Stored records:

_ _ _ _

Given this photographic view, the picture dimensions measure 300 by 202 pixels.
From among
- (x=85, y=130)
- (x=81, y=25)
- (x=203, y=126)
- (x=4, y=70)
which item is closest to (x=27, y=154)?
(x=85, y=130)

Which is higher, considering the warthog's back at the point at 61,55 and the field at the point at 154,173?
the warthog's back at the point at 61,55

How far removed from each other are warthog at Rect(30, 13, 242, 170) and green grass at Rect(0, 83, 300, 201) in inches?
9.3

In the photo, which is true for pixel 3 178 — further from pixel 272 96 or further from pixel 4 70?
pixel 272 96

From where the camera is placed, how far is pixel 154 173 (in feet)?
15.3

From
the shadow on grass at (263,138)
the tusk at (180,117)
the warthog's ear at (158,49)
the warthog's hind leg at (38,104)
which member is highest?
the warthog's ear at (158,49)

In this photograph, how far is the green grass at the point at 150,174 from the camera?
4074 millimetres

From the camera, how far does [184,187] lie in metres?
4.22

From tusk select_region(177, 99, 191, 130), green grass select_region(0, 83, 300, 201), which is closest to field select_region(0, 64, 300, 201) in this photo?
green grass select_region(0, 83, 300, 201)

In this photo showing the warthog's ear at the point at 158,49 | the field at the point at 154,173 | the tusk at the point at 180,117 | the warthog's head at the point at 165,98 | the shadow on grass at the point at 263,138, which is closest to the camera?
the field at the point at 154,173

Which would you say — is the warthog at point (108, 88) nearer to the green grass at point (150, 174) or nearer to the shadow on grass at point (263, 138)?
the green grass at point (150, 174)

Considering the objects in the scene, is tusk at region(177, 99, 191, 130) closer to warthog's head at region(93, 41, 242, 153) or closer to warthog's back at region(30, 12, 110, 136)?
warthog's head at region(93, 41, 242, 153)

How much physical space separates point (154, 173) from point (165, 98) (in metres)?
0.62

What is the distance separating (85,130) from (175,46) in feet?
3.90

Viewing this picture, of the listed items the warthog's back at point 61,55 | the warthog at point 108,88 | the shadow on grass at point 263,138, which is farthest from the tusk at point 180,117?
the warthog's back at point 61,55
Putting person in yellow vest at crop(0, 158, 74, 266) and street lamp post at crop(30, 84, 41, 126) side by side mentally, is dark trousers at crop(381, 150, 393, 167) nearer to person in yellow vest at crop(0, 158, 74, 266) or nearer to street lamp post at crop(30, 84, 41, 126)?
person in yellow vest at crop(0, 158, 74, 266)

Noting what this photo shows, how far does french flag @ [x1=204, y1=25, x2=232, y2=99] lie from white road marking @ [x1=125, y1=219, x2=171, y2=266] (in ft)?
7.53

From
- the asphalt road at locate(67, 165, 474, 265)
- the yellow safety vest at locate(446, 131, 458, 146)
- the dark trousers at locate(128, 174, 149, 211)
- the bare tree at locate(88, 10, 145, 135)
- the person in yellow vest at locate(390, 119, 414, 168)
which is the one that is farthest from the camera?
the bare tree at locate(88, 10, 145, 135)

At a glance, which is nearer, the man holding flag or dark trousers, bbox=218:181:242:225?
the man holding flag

_ _ _ _

● TASK DIRECTIONS: Please format the listing lines from the line with "At a glance, which" up to and including the last line of the listing as a Markdown table with the columns Row and Line, leaving out blank lines.

● SOLUTION FOR THIS PROBLEM:
| Row | Line |
|---|---|
| 1 | At a glance, which is nearer, the man holding flag or dark trousers, bbox=218:181:242:225? |
| 2 | the man holding flag |